Recently I had the privilege to do some teaching in a charismatic church. After my sessions, the pastor asked if I would consider coming back again to do more teaching. Knowing his was a charismatic church I said: ”Well, I can’t do the signs and wonders stuff but teaching I can do.” He replied: ”Don’t worry, leave the signs and wonders to me. You come and teach.” I smiled and thought about how far we have come in the relationship between Pentecostals/Charismatics and more traditional Evangelicals.

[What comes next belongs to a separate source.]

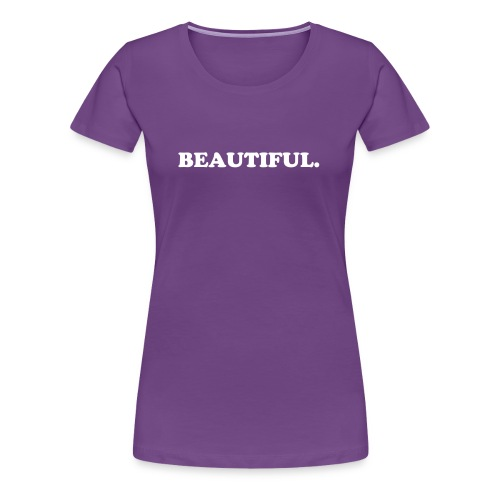 BEAUTIFUL. - Women's Premium T-Shirt
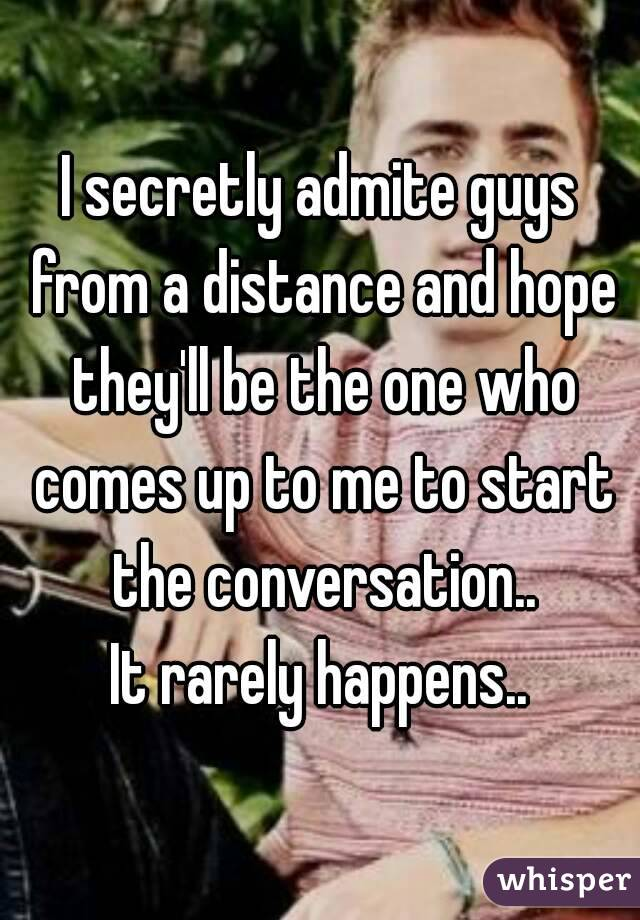 I secretly admite guys from a distance and hope they'll be the one who comes up to me to start the conversation.. It rarely happens..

I am old enough to remember when the charismatic movement first hit our churches in this part of the world. I recall a charismatic telling me that evangelicals worshipped the Father, the Son and the Holy Word, not the Holy Spirit. I felt pained and defensive. I recall some of the early charismatics exhibiting what I felt was some degree of spiritual elitism; that they had encountered God and His power in a special way, which the rest of us had not — and they were waiting for us to catch up.

On the other hand, I recalled many evangelicals reacting by pointing out the weak biblical basis for some of the charismatics’ positions, and that much of their teaching was based on personal experiences rather than clear teaching from the Bible — and we all knew from church history how dangerous that could be. Such an approach had led to destructive wrong doctrines entering the church. However, biblical fidelity could be a source of spiritual pride too.

The little exchange I had with my friend, the pastor of the charismatic church showed how far we had come. There has been a lot of maturing happening on all sides of the debate and while we may not yet agree on every issue, we realise that there is much we can learn from each other. Here is a quotation from an article in The Gospel Coalition:

I sometimes daydream about what could happen if the passion of the Pentecostal for the power of God and the passion of the Calvinist for the Word of God could be combined to accomplish the work of God. The world just might see the glory of God. (Adam Mabry, “Why Charismatics and Calvinists Need Each Other,” The Gospel Coalition, July 5, 2016)

The writer understands that this might not be a neat collaboration.

Charismatics and Calvinists need each other. We don’t have to agree to be agreeable. We don’t have to compromise our consciences to effect change. And we don’t have to sacrifice biblical faithfulness for spiritual power. We can have both, but to get both we’ll probably need to get around each other.

I think that some of us have gone beyond getting round each other. We may not agree on everything but we stand side by side in our commitment to God and His purposes. We understand that mutuality is central to the Christian life, that we were meant to learn from each other.

I look forward to returning to my friend’s church to do more teaching — and to be inspired and empowered by his community.